Kinnunen further teaches wherein the averaging of the sleep pattern data (¶[0119] sleep parameters average or normal/typical are monitored) comprises an average wake time that the user wakes up (¶[0088] awakening time), an average bedtime that the user goes to sleep (¶[0088] bedtime), an average sleep midpoint time (¶[0088] sleep midpoint), an average sleep duration (¶[0184]), or a combination thereof.
Regarding claim 4, Kinnunen as modified teaches the method of claim 2.
Kinnunen teaches further comprising: overlaying the graphical representation of the averaging of the sleep pattern data of the first set of physiological data over the period of time against a representation of a twenty-four hour timespan (Fig. 4, each column in “too short sleep time” represents one full 24 hr day, and the night’s sleep associated with said day).
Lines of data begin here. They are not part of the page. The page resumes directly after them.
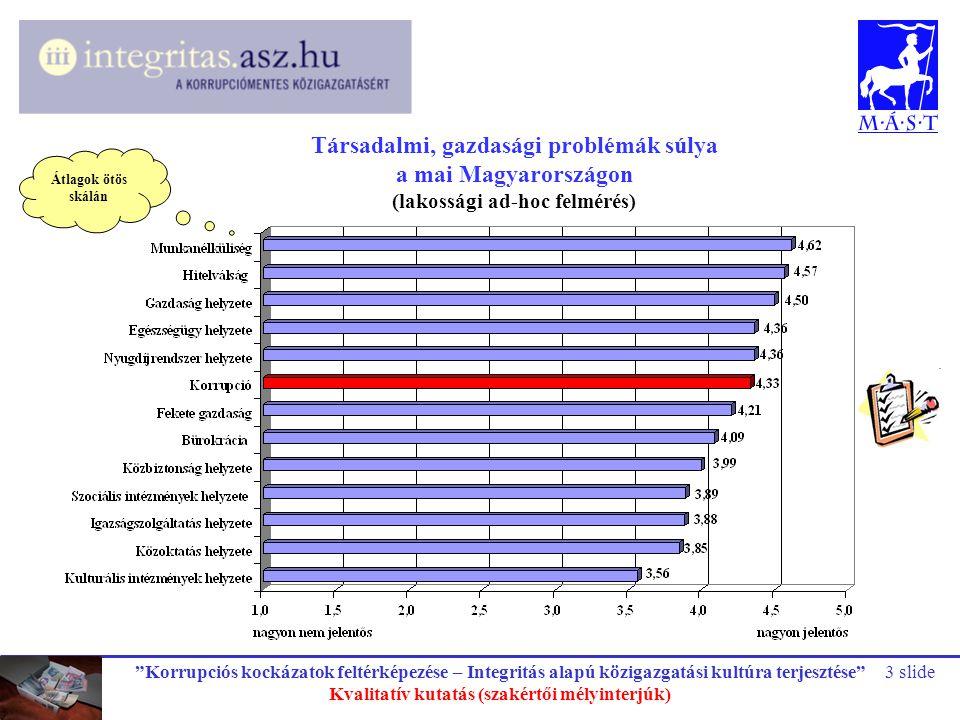 Társadalmi, gazdasági problémák súlya a mai Magyarországon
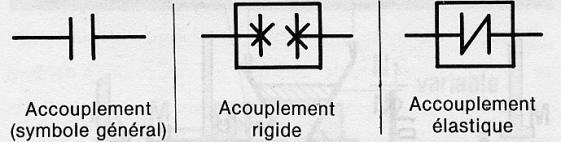 accouplements\sch_cine.gif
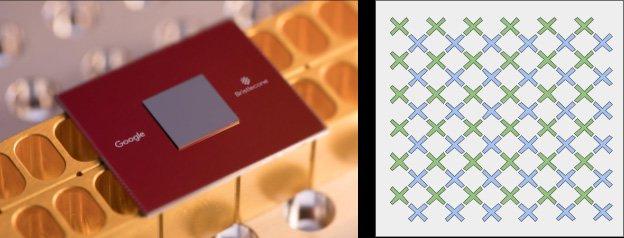 "Left: Bristlecone; right: a cartoon of the device: each ""X"" represents a qubit (Google)"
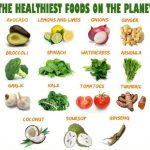 List Of Best Foods To Eat With Type 2 Diabetes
Regarding claim 5, Kinnunen as modified teaches the method of claim 4.
Kinnunen teaches further comprising: causing the graphical user interface of the user device to display a segment of the representation of the twenty-four hour timespan that comprises the averaging of the sleep pattern data of the first set of physiological data over the period of time (Fig. 4, each column in “too short sleep time” represents one full 24 hr day, and the night’s sleep associated with said day, the bar represents the segment as claimed).
Regarding claim 6, Kinnunen as modified teaches the method of claim 5.
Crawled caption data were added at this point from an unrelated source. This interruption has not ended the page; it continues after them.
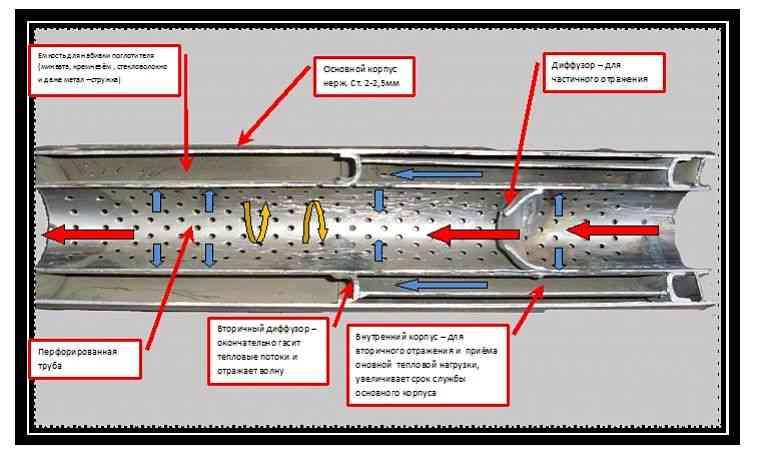 Прицепные тележки для мотоблока и культиватора: МТЗ.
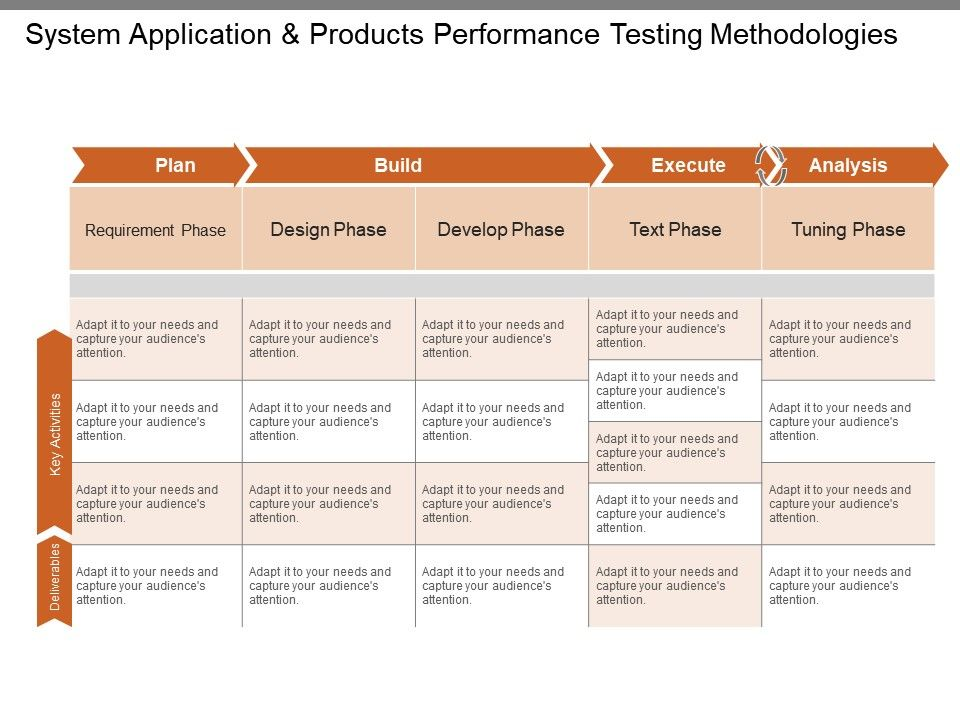 system_application_and_products_performance_testing_methodologies_ppt_summary_Slide01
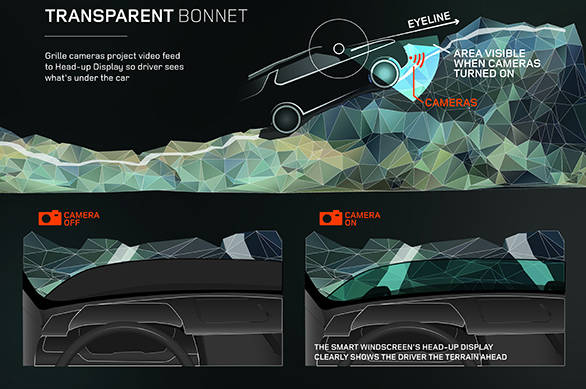 LR_Discovery_Vision_Concept_Technology_Teaser_090414_01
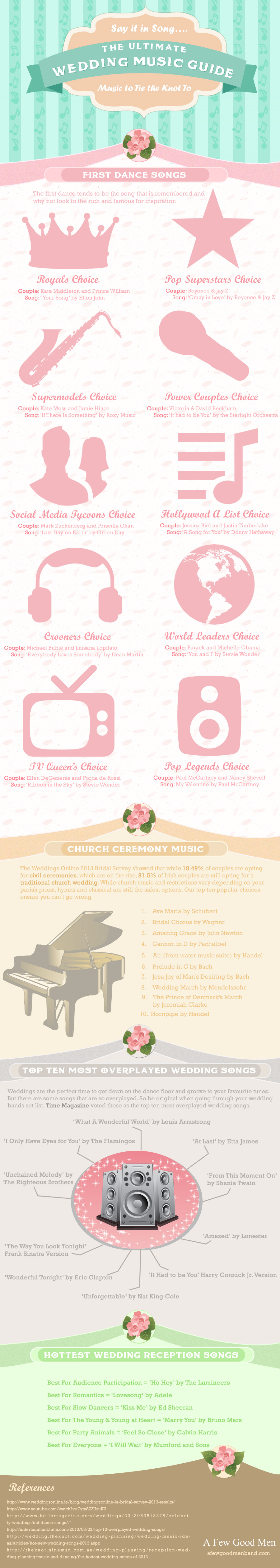 The Ultimate Wedding Music Guide Infographic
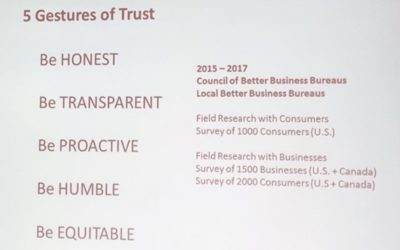 Deconstructing Business Trust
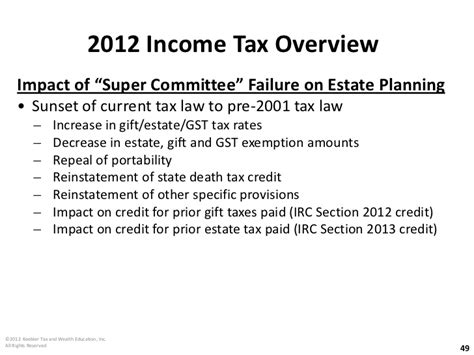 gift is exempt under which section bob keebler sle presentation income estate tax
Kinnunen does not teach wherein the segment represents the averaging of the sleep pattern data of the first set of physiological data over the period of time as a shaped portion having a first side indicating an average time the user goes to sleep, a second side indicating an average time the user wakes up, and a midpoint that is positioned between the first side and the second side and indicates an average time of a sleep midpoint of the user.
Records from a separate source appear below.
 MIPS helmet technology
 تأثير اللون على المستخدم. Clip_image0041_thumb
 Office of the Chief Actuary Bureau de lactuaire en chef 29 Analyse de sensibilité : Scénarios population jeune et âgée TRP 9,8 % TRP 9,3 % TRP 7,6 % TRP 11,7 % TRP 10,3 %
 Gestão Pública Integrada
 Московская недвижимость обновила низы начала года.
Attention is brought to the Youngblood reference, which teaches segments comprising a 24-hr period, including an arrangement of the physiological data over the period of time, (Fig. 67) including a first side indicating an average time the user goes to sleep (Fig. 67, bedtime), a second side indicating an average time the user wakes up (Fig. 67, Wake-up on a different “side” of the S curve), and a midpoint that is positioned between the first side and the second side and indicates an average time of a sleep midpoint of the user (Fig. 67, between deep and REM sleep zones is a midpoint, further the sleep profile screen in Fig. 80 of Youngblood appears to comprise these elements as well and ¶[0282]).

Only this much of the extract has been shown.